Furthermore, on assessing the situation in general, it is possible to start to build up basic trends that would be the characteristics of the future. Consequently, it is possible to build a particular strategy for a particular aspect of the organizational functioning. For instance, forecasting the trends in demand’s changes. This is why it is possible to make a forecast of main trends even in the conditions of uncertainty. On the other hand, it is necessary to realize that this method does not provide ample opportunities to forecast precisely the development of the situation. Nonetheless, the revealing of the main trends helps to undertake essential steps to change the development of the situation for better.

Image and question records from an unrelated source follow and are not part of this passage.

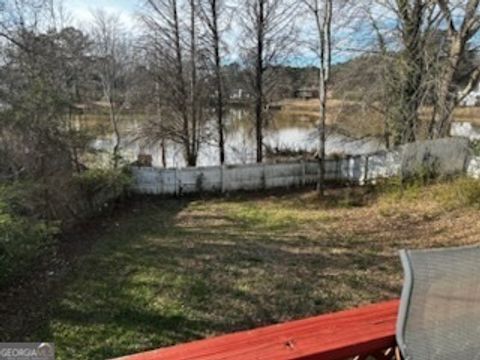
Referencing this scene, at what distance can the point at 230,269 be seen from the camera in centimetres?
473

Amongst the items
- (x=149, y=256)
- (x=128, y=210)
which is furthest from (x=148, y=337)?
(x=128, y=210)

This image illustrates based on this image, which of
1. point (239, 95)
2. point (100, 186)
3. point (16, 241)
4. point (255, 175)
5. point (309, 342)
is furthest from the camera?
point (239, 95)

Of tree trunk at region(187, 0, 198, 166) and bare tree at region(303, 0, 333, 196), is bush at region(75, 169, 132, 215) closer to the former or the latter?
tree trunk at region(187, 0, 198, 166)

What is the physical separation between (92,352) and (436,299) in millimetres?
2875

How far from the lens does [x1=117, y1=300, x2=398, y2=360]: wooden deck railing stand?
41.0 inches

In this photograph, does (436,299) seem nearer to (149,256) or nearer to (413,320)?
(413,320)

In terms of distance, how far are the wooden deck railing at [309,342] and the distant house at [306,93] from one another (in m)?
12.1

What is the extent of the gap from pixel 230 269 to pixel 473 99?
884cm

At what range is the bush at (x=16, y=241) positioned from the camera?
418cm

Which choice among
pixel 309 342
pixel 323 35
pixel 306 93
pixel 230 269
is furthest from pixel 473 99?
pixel 309 342

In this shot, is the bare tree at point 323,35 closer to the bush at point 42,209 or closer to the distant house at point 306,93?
the distant house at point 306,93

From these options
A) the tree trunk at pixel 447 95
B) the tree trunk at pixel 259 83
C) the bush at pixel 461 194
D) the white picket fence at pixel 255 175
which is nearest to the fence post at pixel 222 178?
the white picket fence at pixel 255 175

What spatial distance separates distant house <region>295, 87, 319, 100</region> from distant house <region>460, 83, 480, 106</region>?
4.33m

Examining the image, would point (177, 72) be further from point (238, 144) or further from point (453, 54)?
point (453, 54)
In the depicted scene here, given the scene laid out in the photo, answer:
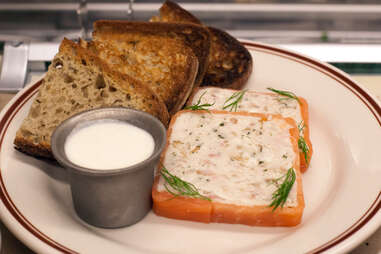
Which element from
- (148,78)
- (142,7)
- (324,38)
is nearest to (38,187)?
(148,78)

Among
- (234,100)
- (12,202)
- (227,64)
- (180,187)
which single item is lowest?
(12,202)

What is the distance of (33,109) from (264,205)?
1420mm

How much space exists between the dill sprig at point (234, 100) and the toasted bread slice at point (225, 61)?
21 cm

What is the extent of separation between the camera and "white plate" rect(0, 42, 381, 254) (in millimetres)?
2271

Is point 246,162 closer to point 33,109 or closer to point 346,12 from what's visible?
point 33,109

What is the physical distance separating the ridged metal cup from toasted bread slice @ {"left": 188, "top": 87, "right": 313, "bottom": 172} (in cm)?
75

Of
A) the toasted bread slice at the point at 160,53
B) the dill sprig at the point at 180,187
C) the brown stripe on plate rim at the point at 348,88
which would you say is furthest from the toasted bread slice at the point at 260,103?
the dill sprig at the point at 180,187

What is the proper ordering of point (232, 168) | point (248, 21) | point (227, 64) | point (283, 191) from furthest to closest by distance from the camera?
point (248, 21) < point (227, 64) < point (232, 168) < point (283, 191)

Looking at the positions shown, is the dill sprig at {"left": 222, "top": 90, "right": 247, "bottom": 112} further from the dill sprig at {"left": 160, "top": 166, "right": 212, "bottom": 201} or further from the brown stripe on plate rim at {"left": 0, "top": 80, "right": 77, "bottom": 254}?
the brown stripe on plate rim at {"left": 0, "top": 80, "right": 77, "bottom": 254}

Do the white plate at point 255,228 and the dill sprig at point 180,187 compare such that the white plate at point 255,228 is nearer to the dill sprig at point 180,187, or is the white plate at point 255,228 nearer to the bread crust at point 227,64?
the dill sprig at point 180,187

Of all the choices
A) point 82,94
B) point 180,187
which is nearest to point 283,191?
point 180,187

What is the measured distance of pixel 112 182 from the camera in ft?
7.32

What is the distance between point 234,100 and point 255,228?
0.95 meters

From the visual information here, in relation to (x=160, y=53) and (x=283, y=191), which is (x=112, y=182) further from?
(x=160, y=53)
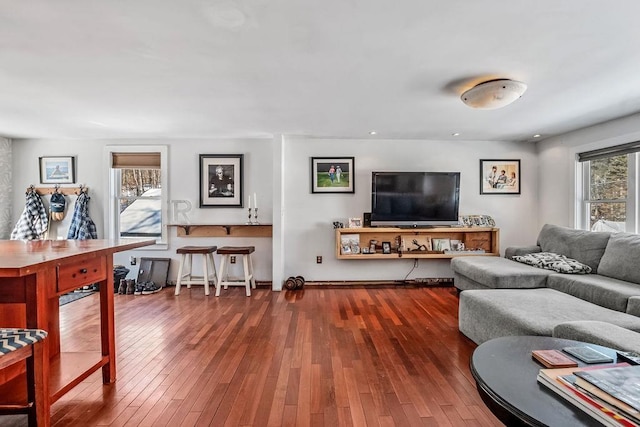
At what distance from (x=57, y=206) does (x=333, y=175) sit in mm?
3969

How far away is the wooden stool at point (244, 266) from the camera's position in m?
4.13

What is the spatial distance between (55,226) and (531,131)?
6812mm

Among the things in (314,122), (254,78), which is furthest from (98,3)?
(314,122)

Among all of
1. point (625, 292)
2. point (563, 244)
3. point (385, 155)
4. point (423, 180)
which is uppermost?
point (385, 155)

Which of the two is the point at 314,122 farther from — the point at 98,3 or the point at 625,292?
the point at 625,292

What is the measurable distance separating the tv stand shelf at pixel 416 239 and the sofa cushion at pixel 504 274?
28.7 inches

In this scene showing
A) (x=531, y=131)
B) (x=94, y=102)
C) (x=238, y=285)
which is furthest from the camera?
(x=238, y=285)

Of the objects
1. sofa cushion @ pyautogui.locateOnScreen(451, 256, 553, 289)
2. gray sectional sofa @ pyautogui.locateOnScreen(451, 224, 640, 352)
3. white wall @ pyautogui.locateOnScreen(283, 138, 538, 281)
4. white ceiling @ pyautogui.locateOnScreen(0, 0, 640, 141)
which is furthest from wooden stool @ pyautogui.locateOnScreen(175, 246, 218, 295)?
sofa cushion @ pyautogui.locateOnScreen(451, 256, 553, 289)

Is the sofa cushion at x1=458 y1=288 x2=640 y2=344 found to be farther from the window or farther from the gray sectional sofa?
the window

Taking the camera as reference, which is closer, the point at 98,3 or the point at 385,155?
the point at 98,3

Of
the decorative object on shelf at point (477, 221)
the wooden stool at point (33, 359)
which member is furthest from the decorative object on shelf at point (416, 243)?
the wooden stool at point (33, 359)

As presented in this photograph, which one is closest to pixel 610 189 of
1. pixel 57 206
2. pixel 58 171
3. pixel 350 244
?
→ pixel 350 244

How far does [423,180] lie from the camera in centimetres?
453

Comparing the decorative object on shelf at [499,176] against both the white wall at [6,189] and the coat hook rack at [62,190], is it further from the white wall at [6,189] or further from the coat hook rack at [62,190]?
the white wall at [6,189]
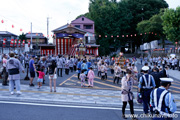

Thus, taking into consideration all above mentioned, it is possible to conclude that there are different methods that can be applied for forecasting. Among the most popular may be named Moving Average, Exponential Smoothing, and Trend Estimation. To a significant extent they are different but at the same time there are a lot of common features that may be found between these methods. Also it is worthy of note that they may be characterized by different efficiency but, nonetheless, there is no ideal method that could be perfect and forecast the future development of the situation much more precisely than any other. This is why it is necessary to recommend to apply a variety of methods of forecasting in order to properly assess the perspectives and possible changes that can occur in the functioning of an organization, in the market, etc. In other words, it is necessary to use a complex of methods in order to achieve possibly higher efficiency of forecasting.
Armstrong, J. Scott (ed.) (2001). Principles of forecasting: a handbook for researchers and practitioners. Norwell, Massachusetts: Kluwer Academic Publishers.
Kress, George J. and Snyder, John (1994). Forecasting and market analysis techniques: a practical approach. Westport, Connecticut, London: Quorum Books.
Geisser, Seymour. (1993). Predictive Inference: An Introduction. Chapman & Hall, CRC Press.